Dans la ville de Tromsø, dans le nord de la Norvège, des capteurs ont détecté la présence mystérieuse de radiations nucléaires dans une station de filtration de l’air. Plus précisément, de l’iode radioactif I-131 a été détecté. Quels sont les risques.
Vers la fin du mois de mars, des radiations nucléaires d’origine inconnue ont été détectées en Norvège. C’est ce qu’a annoncé brièvement la Direction norvégienne de la protection contre les radiations et de la sécurité nucléaire – DSA (Direktoratet for strålevern og atomsikkerhet). L’anomalie a été détectée dans une station de filtration de l’air à Tromsø, une ville d’environ 80 000 habitants située dans le nord du pays scandinave. Heureusement, les capteurs ont détecté des niveaux très bas de ces radiations, des concentrations qui ne représentent aucun danger pour la santé humaine et l’environnement. Cependant, le mystère de leur présence reste entier, ce qui a poussé la DSA à effectuer une surveillance approfondie dans d’autres régions du pays. Pour l’instant, il n’y a pas de signes de menaces imminentes. On tend également à exclure la possibilité d’un « fallout » d’un « incident nucléaire » tenu secret, car les capteurs auraient également détecté d’autres types de radiations.
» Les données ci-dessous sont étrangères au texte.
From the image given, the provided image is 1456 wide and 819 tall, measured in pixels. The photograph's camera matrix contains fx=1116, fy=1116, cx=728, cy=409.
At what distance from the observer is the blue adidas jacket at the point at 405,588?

Qu’est-ce que l’iode radioactif I-131?
Comme indiqué dans le communiqué de la DSA, l’anomalie des radiations nucléaires a été détectée à la station de filtration de Tromsø entre le jeudi 21 et le mardi 26 mars 2024, donc pendant moins d’une semaine, après quoi les valeurs sont revenues à la normale. Plus précisément, de faibles concentrations d’iode radioactif (I-131), l’un des radioisotopes présents dans les retombées radioactives provenant d’un accident nucléaire ou de l’explosion d’une bombe atomique à fission nucléaire, ont été identifiées. Parmi les autres figurent le césium-137, l’américium-241, le strontium-90, des isotopes du plutonium et d’autres encore. L’iode-131 est également connu sous le nom de « radioiode » et a des applications importantes en médecine nucléaire. Par exemple, il est utilisé pour le traitement du cancer de la thyroïde, de l’hyperthyroïdie et du neuroblastome (une tumeur du cerveau), ainsi que pour l’imagerie et d’autres applications médicales. Récemment, un gel expérimental contenant du I-131 a réussi à éliminer complètement le cancer du pancréas chez des modèles de souris.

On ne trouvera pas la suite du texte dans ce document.